§ **STUDY TEXT**:
Men are twice as likely to develop skin cancer: LifeJacket is here to help
No doubt many of you were enjoying the sun this weekend, and many more will be out and about celebrating the taste of freedom granted today by the loosening of Covid restrictions. And while we all know in theory the dangers of sun damage, putting that knowledge into practice is often a step too far.
It’s an attitude I can understand. I grew up in love with the sun. From my early teens, having a tan was the sign of a great summer. Sunscreen was reserved exclusively for the annual summer holiday and was never a consideration in the UK, even on the hottest days. Home or away, sunburn was an inevitability each year and the mantra of ‘it will turn into a tan’ was the science we lived by.
As a child of the 80s, I suspect this all sounds pretty familiar to fellow 40-plus-year-olds. But in my 30s, things changed. During that time, Jono, my greatest friend in life was diagnosed with bowel cancer and four other close, male friends experienced other forms of cancer. All of them were young, fit and healthy men who thought they were indestructible. It was my first true realisation that cancer can affect anybody, at any age, irrespective of how healthy they are. Many people already know this all too well, I guess.
While visiting Jono undergo chemotherapy, we became shocked by what we learned about skin cancer, specifically. Skin cancer is one of the most prevalent cancers – in the US, one in five people will get skin cancer by the age of 70.
Unlike most cancers, skin cancer is relatively ‘controllable’. According to Cancer Research UK and the Melanoma Research Foundation, 90 per cent of melanomas can be prevented. That’s because 90 per cent of melanoma skin cancers are caused by ultraviolet (UV) light.
UV is an invisible form of radiation emitted by the sun (and tanning beds). UVA in particular reaches our skin every single day and in equal measure throughout the year. It even goes through glass. Winter or summer, cloudy or clear, UV causes a range of skin damage from wrinkles through to skin cancer. UVB is the wavelength that peaks in summer and troughs during winter, across the northern hemisphere. Culturally (and unconsciously), we only think of UVB because this is what causes sunburn. However, UVA is 95% of the UV that reaches earth and it’s ever-present and silently damaging the deeper layers of our skin.
In the end, the discovery that truly emboldened us was the fact that almost two men die of skin cancer for every woman. This statistic is true across much of Europe, including the UK, but also Australasia and North America. As a data point, it’s rarely spoken about and the World Health Organisation predicts male skin cancer incidence will double over the next 20 years.
The reason for the disparity is hardly surprising. Men aren’t good at checking their skin and often ignore abnormalities, leaving things too long. Secondly, when it comes to prevention, most men could be better at everyday skin protection.

§ **TASK GOAL**:
Answer these questions using the skin cancer article:
(a) According to Cancer Research UK and the Melanoma Research Foundation, what percentage of melanomas can be prevented?
(b) What share of the UV that reaches earth is UVA?
(c) What does the World Health Organisation predict about male skin cancer incidence?

§ **Dataset entries**:
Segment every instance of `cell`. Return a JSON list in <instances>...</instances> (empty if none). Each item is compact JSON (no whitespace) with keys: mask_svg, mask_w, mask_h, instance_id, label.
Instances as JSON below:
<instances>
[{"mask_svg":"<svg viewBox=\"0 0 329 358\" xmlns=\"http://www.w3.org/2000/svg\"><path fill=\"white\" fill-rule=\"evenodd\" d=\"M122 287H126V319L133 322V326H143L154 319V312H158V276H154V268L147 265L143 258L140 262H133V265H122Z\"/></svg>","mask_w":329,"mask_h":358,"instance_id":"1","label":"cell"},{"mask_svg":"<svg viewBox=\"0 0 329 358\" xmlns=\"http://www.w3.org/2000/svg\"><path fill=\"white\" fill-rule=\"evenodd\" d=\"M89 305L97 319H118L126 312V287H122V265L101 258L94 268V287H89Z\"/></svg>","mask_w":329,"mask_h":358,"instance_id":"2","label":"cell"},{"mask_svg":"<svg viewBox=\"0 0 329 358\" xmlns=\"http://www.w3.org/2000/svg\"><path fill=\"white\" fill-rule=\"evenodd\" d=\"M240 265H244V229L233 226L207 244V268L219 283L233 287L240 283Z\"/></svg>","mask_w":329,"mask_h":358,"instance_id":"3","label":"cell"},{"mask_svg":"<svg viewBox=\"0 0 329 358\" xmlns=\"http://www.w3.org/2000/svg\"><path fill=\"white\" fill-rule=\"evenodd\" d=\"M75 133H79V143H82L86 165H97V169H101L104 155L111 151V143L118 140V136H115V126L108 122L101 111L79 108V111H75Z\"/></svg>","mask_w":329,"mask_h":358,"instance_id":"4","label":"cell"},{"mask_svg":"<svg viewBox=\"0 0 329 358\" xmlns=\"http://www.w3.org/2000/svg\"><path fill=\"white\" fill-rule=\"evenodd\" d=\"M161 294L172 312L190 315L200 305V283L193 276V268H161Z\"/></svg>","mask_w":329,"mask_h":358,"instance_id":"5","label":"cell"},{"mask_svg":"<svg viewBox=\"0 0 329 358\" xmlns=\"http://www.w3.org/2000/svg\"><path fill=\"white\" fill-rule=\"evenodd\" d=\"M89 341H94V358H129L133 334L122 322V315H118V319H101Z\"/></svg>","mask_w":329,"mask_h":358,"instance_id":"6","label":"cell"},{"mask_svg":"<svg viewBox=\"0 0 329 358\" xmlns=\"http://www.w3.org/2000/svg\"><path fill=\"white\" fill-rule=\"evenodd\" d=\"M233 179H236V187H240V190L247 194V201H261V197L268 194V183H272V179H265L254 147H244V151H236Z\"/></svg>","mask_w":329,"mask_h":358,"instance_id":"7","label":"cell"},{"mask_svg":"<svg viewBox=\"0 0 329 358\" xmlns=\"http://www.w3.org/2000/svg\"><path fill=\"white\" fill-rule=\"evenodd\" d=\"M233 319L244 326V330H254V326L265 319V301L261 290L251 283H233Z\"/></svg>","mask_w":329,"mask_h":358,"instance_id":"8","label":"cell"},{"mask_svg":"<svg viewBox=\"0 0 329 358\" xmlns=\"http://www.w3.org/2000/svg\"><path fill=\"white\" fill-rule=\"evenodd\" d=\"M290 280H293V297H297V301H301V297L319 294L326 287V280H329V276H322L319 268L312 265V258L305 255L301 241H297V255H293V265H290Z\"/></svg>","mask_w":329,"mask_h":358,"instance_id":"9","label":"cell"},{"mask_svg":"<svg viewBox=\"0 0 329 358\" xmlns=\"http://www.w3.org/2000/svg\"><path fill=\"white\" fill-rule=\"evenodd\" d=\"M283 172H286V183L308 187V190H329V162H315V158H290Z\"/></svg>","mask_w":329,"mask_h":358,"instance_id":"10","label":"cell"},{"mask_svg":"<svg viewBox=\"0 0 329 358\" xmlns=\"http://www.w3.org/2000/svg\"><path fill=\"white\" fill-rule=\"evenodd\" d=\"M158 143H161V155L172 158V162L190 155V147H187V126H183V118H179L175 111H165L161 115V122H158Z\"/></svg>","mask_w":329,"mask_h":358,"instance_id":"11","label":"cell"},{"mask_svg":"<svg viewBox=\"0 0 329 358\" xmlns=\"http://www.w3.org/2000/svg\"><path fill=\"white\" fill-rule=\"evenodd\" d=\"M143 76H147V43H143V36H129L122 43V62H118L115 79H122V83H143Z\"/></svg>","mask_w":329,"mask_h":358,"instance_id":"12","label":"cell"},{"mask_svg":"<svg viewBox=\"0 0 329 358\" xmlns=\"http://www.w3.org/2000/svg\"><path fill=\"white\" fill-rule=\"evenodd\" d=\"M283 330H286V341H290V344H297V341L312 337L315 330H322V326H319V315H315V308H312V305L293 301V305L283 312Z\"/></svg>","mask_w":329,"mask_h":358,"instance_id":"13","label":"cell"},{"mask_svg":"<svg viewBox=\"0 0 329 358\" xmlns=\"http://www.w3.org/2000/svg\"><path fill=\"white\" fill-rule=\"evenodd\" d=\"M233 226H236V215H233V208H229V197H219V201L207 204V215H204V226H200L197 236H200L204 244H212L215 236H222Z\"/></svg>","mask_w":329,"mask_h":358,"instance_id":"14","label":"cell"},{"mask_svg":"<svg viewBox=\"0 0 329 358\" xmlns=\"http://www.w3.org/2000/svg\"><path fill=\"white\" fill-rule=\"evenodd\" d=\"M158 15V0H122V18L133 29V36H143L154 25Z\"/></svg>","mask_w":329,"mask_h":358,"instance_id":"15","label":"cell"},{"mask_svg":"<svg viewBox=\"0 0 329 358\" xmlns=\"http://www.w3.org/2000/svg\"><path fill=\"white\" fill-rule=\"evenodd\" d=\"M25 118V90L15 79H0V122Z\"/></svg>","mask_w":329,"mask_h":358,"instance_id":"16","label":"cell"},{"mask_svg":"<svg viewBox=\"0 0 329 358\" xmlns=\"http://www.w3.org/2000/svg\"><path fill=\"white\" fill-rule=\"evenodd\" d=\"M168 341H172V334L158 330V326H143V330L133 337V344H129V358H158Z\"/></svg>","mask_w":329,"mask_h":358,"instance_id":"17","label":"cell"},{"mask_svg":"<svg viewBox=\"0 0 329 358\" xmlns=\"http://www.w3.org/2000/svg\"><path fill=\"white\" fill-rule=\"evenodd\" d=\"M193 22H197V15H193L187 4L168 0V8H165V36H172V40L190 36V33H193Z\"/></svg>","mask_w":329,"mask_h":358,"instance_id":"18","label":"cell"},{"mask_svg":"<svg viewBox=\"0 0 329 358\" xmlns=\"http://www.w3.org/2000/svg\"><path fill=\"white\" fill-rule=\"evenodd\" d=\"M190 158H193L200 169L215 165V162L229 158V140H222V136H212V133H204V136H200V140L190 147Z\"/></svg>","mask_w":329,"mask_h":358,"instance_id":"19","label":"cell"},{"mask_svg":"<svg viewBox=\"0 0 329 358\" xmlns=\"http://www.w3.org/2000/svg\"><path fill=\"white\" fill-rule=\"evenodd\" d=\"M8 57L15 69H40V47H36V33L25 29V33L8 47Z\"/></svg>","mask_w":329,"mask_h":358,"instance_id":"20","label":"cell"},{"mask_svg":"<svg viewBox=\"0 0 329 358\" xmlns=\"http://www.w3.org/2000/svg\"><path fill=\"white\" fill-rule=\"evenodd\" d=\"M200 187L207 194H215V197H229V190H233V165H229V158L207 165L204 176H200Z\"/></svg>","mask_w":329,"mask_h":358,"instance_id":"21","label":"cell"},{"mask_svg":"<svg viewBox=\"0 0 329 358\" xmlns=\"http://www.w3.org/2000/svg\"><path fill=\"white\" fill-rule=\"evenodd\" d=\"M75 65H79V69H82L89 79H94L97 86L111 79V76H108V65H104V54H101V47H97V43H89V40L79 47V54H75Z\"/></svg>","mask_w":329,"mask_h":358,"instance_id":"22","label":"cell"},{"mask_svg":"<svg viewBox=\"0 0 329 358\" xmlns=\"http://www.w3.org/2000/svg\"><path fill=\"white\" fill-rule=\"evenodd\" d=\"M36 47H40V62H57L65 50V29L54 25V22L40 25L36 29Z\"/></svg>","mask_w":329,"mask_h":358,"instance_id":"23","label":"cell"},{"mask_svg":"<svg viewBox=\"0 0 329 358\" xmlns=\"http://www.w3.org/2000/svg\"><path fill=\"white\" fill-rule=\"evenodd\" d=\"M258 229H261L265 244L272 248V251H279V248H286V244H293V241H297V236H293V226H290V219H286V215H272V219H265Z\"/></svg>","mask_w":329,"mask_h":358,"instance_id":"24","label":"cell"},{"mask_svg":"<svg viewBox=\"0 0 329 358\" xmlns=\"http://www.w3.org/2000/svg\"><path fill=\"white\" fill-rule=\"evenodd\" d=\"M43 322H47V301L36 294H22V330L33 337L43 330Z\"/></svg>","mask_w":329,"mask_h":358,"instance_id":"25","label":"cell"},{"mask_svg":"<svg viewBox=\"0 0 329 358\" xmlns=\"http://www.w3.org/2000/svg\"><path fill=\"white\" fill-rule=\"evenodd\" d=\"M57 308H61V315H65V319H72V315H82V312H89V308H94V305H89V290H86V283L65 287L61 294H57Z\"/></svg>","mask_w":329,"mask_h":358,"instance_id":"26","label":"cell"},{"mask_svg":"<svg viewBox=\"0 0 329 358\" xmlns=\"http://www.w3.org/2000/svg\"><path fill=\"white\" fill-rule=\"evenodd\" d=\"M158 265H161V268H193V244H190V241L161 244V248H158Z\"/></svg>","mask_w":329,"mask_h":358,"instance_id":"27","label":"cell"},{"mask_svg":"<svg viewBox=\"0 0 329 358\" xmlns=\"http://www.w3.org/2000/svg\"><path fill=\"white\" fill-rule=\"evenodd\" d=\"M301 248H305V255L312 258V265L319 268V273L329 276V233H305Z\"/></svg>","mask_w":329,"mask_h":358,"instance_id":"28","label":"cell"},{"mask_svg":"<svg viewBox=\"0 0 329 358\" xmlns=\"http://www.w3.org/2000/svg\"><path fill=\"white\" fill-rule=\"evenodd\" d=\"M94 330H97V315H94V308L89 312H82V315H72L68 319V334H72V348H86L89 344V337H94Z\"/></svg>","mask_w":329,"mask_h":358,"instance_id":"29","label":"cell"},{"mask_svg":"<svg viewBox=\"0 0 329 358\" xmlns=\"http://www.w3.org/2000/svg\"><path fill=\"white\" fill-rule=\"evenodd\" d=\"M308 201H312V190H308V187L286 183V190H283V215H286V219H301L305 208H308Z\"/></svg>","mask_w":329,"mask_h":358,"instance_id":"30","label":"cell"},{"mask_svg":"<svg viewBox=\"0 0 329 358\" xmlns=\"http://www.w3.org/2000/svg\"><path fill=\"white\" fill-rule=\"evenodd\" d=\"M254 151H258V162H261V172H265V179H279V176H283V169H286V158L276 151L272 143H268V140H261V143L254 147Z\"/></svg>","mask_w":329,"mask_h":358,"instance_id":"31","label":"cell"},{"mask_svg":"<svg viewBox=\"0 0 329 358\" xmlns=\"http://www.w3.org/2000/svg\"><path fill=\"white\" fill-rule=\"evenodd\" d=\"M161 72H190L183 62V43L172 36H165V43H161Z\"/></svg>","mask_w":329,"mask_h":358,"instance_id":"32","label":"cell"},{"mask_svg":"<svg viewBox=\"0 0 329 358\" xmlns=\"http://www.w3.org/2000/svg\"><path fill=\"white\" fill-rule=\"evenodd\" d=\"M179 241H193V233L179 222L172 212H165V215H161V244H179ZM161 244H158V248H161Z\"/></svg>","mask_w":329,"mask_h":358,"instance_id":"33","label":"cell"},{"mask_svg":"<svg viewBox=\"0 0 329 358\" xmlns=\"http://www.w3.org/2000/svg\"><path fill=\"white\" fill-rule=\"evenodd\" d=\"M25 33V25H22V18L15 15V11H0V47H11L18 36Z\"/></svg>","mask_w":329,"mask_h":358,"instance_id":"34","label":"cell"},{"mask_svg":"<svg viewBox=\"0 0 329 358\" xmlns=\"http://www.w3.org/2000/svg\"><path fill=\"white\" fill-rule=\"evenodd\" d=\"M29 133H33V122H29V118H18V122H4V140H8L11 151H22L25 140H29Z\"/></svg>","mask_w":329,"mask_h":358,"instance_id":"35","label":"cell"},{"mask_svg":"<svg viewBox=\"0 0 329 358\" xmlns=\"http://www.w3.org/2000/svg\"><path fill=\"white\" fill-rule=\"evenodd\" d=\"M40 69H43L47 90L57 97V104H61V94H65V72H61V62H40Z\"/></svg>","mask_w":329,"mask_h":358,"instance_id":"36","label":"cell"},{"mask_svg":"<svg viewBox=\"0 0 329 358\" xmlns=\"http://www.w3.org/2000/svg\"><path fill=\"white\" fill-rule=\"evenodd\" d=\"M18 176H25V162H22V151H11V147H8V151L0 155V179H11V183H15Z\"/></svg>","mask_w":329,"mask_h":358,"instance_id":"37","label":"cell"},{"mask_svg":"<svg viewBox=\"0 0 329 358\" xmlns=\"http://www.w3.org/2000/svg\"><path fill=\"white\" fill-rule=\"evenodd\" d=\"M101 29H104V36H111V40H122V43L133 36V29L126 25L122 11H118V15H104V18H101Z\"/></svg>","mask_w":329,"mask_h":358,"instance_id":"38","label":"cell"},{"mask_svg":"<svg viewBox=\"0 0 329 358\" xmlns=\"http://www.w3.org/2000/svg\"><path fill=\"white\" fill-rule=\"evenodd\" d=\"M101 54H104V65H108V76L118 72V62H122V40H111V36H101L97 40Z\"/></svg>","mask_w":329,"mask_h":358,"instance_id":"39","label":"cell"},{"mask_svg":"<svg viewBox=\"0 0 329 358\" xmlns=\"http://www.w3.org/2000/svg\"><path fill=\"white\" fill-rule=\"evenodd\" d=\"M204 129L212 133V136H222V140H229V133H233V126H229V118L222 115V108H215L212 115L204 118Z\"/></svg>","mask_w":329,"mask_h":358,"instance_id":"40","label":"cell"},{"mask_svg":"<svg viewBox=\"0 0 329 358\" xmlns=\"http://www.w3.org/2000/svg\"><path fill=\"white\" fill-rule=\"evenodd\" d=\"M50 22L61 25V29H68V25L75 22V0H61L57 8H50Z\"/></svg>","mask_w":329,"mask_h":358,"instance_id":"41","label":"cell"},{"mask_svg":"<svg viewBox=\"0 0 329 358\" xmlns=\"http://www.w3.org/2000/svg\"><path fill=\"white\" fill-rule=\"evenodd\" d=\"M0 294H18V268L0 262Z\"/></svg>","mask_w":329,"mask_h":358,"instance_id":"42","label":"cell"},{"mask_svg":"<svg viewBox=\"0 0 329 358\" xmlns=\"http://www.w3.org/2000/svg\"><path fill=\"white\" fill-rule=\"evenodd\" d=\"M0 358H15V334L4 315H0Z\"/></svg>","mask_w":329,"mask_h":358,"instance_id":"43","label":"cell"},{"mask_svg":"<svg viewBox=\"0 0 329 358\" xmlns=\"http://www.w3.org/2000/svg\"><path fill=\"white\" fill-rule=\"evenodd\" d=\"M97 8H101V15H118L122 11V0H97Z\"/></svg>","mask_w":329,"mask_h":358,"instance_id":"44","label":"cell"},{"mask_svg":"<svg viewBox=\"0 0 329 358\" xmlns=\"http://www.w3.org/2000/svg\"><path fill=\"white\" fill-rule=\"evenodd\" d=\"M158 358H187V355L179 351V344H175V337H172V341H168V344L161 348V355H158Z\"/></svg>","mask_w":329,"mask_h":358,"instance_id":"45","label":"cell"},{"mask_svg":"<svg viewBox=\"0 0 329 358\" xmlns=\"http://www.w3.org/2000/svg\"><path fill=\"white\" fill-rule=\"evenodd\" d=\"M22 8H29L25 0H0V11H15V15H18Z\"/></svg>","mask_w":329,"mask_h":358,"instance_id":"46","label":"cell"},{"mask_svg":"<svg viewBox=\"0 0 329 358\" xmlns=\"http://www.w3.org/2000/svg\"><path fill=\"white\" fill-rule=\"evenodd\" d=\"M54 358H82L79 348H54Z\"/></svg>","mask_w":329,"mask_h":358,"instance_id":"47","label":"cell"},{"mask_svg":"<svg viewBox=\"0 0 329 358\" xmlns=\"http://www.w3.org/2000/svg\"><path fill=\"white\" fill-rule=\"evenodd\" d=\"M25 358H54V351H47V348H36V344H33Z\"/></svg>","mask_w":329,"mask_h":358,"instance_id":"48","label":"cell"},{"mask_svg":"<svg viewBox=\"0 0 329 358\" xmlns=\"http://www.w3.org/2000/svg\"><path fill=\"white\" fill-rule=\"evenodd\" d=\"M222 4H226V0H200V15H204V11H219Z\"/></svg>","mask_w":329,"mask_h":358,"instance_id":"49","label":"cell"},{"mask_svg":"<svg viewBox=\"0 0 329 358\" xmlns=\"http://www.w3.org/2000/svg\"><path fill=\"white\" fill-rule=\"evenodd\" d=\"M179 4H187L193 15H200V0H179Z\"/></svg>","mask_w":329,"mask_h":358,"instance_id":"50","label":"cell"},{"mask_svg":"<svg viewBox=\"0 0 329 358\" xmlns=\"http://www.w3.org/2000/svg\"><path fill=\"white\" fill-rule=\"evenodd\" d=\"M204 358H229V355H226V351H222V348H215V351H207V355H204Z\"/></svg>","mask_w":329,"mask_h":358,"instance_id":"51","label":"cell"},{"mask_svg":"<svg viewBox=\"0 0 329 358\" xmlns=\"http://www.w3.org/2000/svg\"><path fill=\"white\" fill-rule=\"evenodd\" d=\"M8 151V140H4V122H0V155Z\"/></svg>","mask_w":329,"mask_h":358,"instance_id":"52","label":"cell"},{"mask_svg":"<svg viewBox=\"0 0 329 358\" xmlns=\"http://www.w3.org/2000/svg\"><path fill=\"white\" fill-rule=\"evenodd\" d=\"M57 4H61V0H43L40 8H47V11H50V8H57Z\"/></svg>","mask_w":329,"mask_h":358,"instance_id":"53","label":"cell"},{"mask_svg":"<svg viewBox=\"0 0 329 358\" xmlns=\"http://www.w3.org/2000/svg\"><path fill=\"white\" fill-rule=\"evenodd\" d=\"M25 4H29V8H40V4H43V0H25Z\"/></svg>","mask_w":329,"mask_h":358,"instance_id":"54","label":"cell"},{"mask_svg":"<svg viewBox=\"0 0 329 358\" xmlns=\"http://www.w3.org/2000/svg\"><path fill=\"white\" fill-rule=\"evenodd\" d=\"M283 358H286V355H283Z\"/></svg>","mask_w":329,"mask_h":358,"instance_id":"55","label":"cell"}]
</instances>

§ **THE COMPLETED TASK**:
(a) 90 per cent of melanomas can be prevented.
(b) UVA is 95% of the UV that reaches earth.
(c) It predicts male skin cancer incidence will double over the next 20 years.